**Work instructions**
Print out the entries from the line containing "Audi представила машину" through the last line, exactly, and print nothing else. Pictures are not copied.

**Provided information**
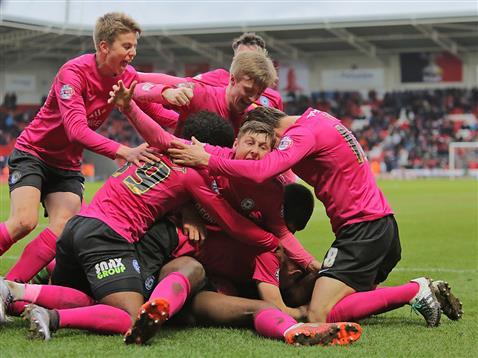 Ricardo Almeida Santos celebrates scoring a last minute winner v Doncaster 5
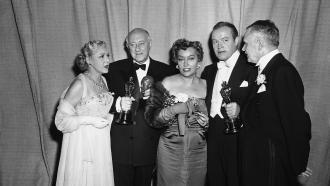 Mary Pickford, Cecil B. DeMille, Gloria Swanson, Bob Hope and Charles Brackett at the 1953 Academy Awards presentation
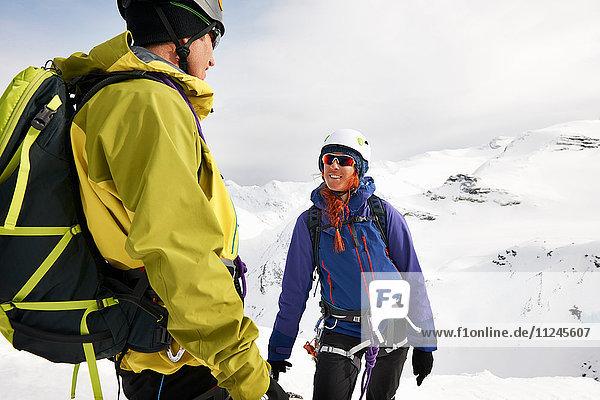 Bergsteiger auf schneebedecktem Berg lächelnd  Saas Fee  Schweiz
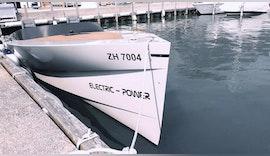 Auf Geschwindigkeitsrausch mit weltweit schnellstem Serien-E-Boot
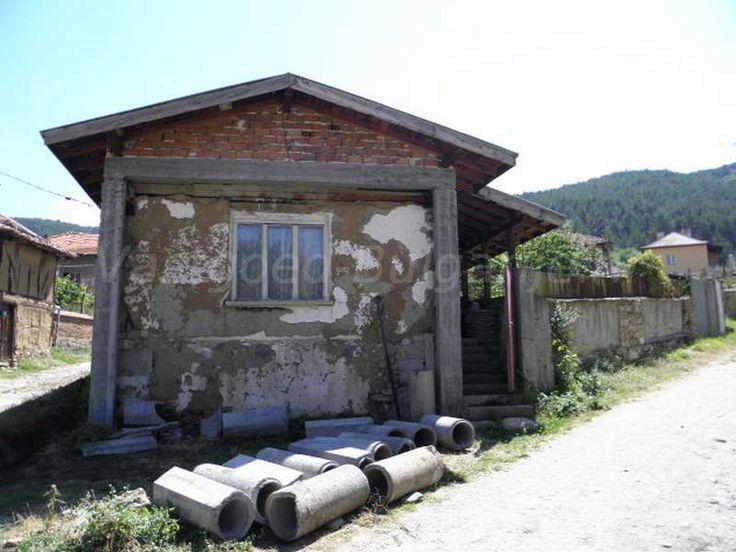 Huis (60m2) te koop in Saparevo  Te koop: te renoveren huis in Saparevo (nabij Sapareva Banya). Dit huis heeft nood aan een grondige renovatie mar bevindt zich op een uitstekende locatie in het Rila gebergte. Saparevo is een bergdorp vlakbij (2km) het bekende kuuroord Sapareva Banya waar ook de enige geiser van het Balkan...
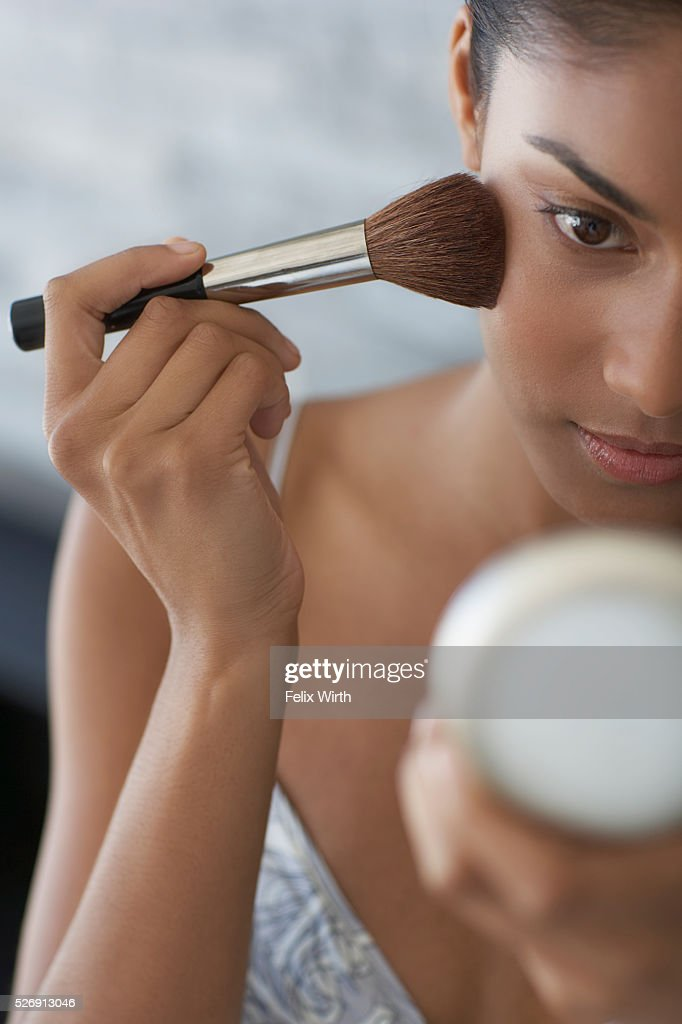 Woman applying make-up : Stock-Foto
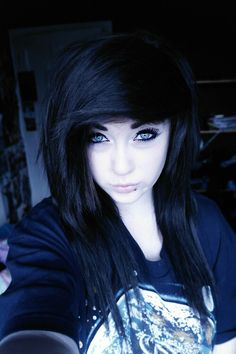 Pale emo girl. Love her blue eyes :3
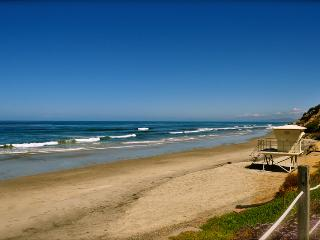 2 Bedroom cottage- one block to Beacons Beach - Leucadia vacation rentals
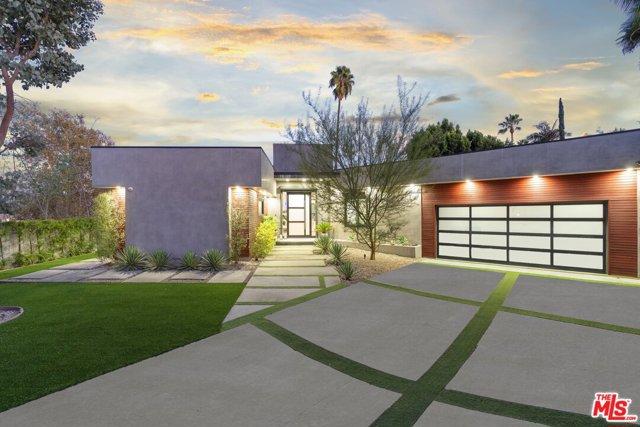 Photo of 11207 Laurie Drive, Studio City, CA 91604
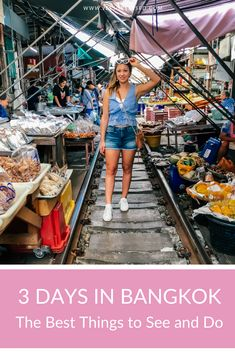 3 days in Bangkok is the perfect amount of time to see all of Bangkok's highlights from food markets to temples. Taiwan Travel, Bangkok Travel, Asia Travel, Travel Tips, 3 Days In Bangkok, Bangkok Thailand, Bangkok Itinerary, Best Camping Meals, Wat Pho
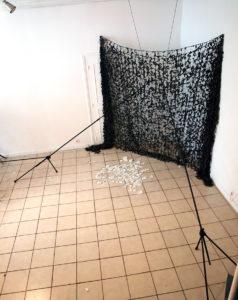 bois flotté installation florence giroud 2011 arcanum with love camouflage militaire assiettes cassées
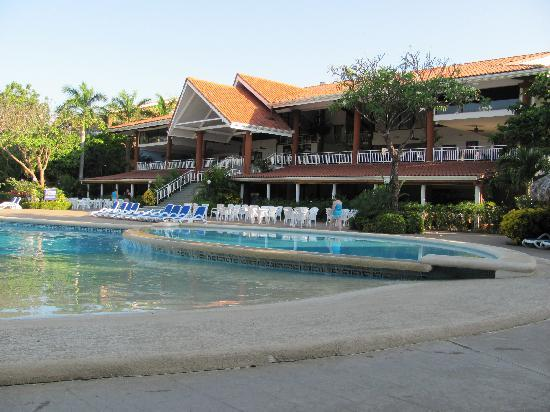 Occidental Tamarindo: pool and hotel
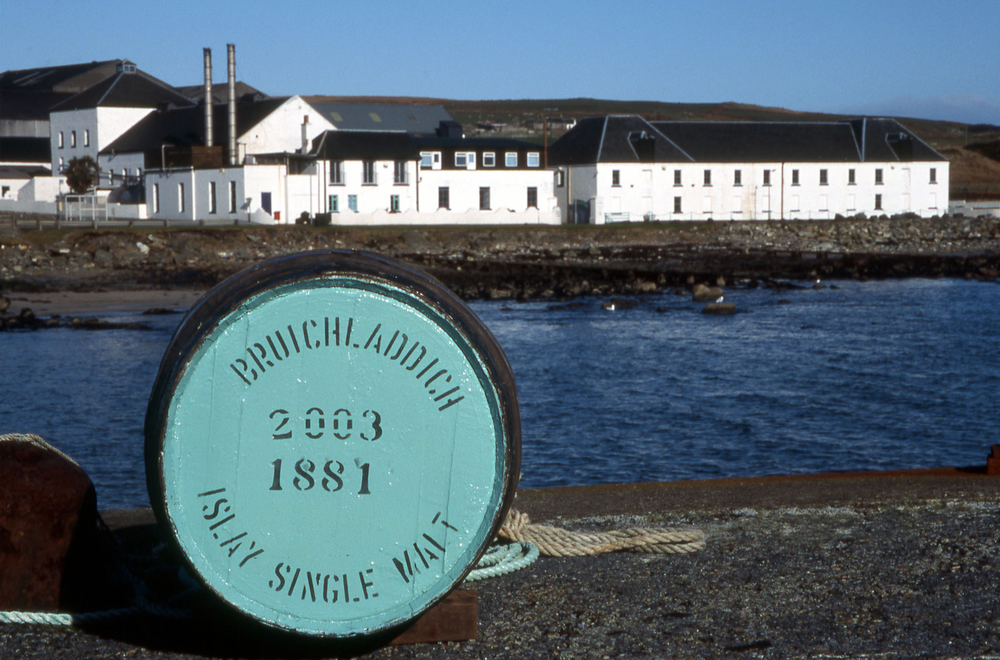 bruichladdich-distillery-islay-single-malt-whisky.jpg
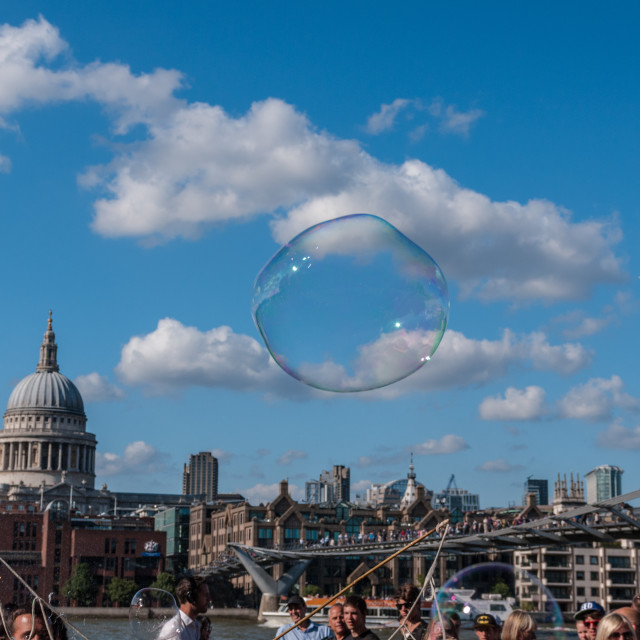 """""""Bubble floating above tourists on South Bank"""" stock image"""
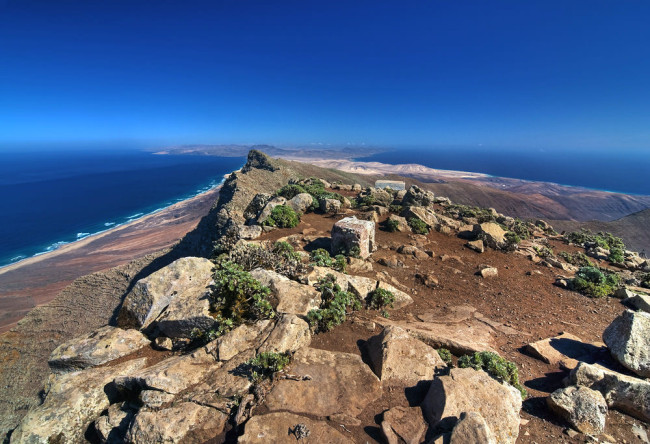 Пико-де-ла-Сарса (Pico de la Zarza)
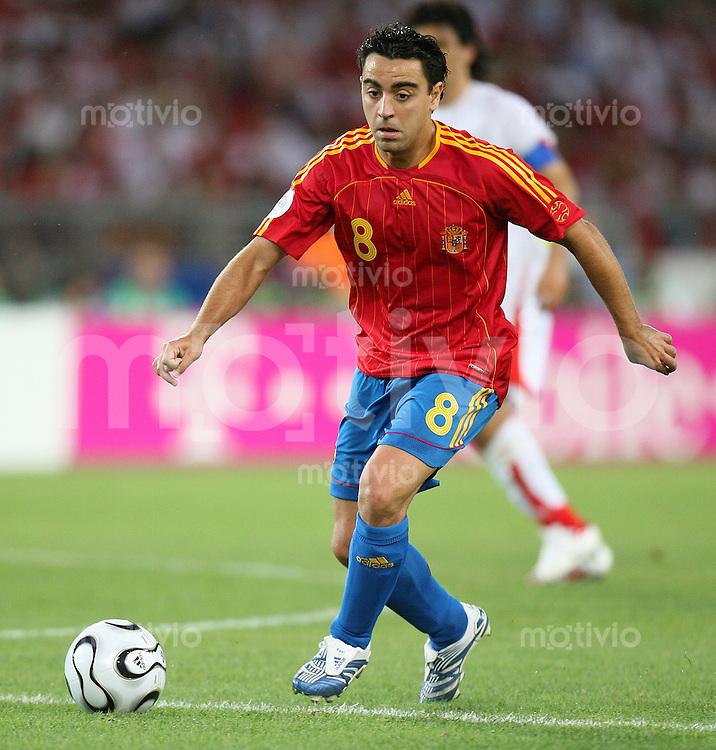 Fussball WM 2006  Gruppenspiel  Vorrunde  Gruppe H Spanien 3-1 Tunesien Xavi (ESP) am Ball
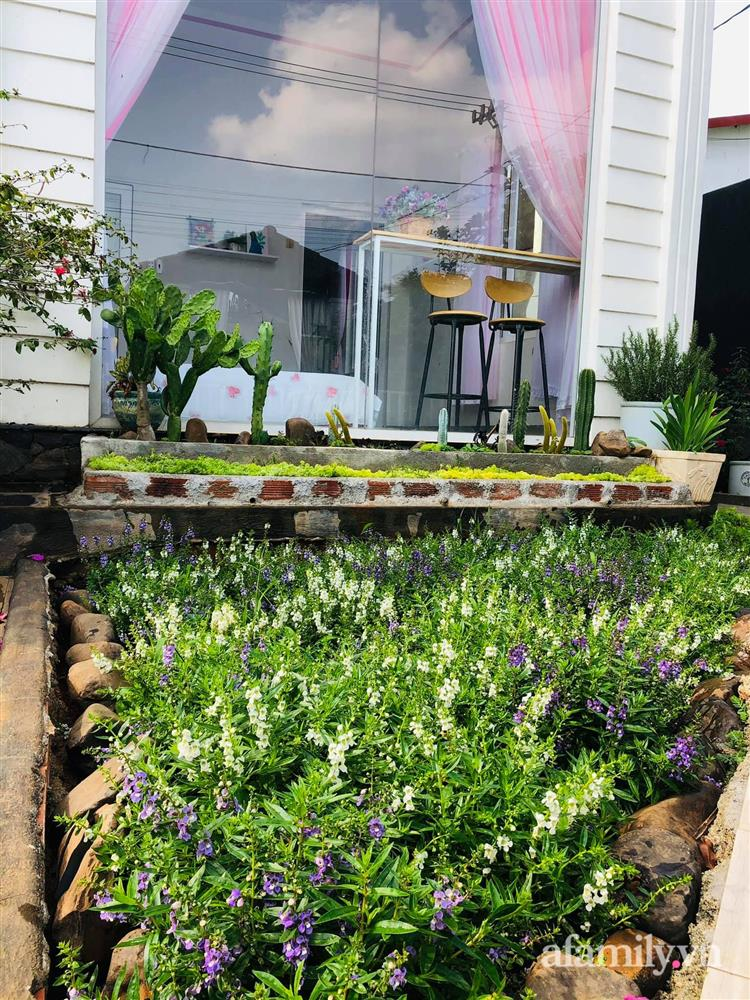 Bận rộn chăm sóc 3 con, bà mẹ đảm vẫn một tay thiết kế khu vườn đầy hoa đẹp như mơ ở Đắk Nông-12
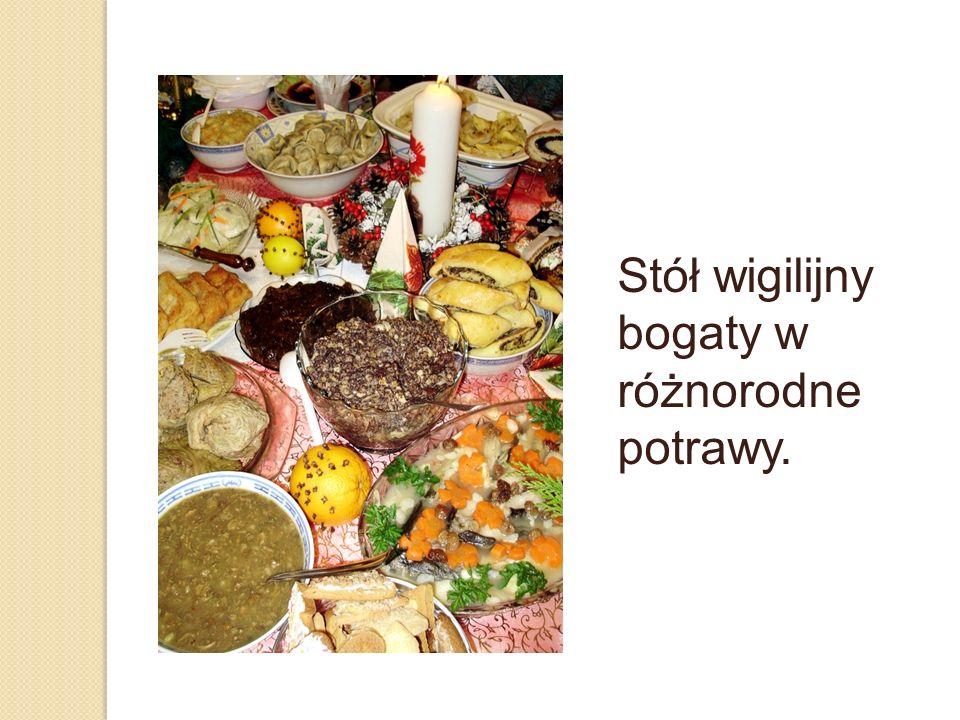 Stół wigilijny bogaty w różnorodne potrawy.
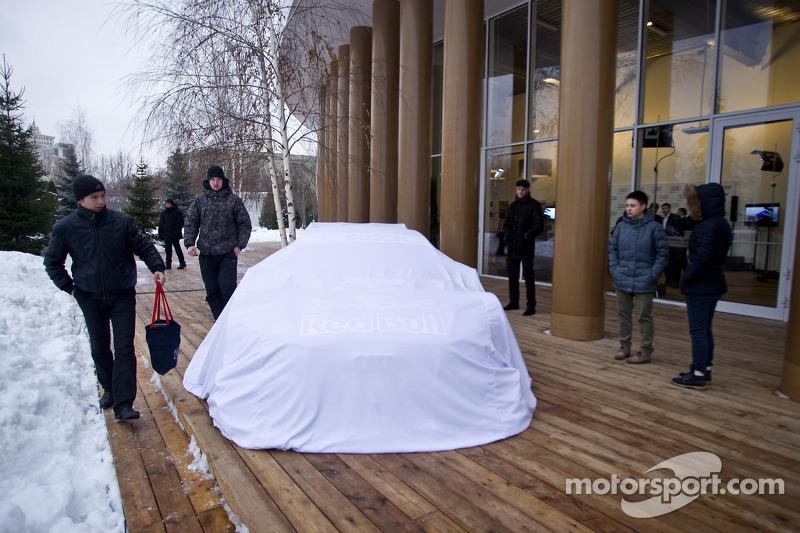 Audi представила машину DTM в Москве, 2013, презентация.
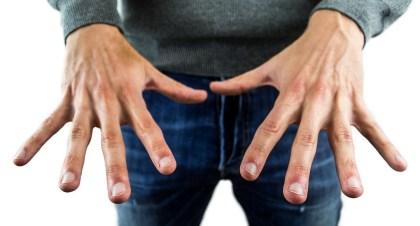 Do czego może prowadzić obgryzanie paznokci?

**Task answer**
 Audi представила машину DTM в Москве, 2013, презентация.
 Do czego może prowadzić obgryzanie paznokci?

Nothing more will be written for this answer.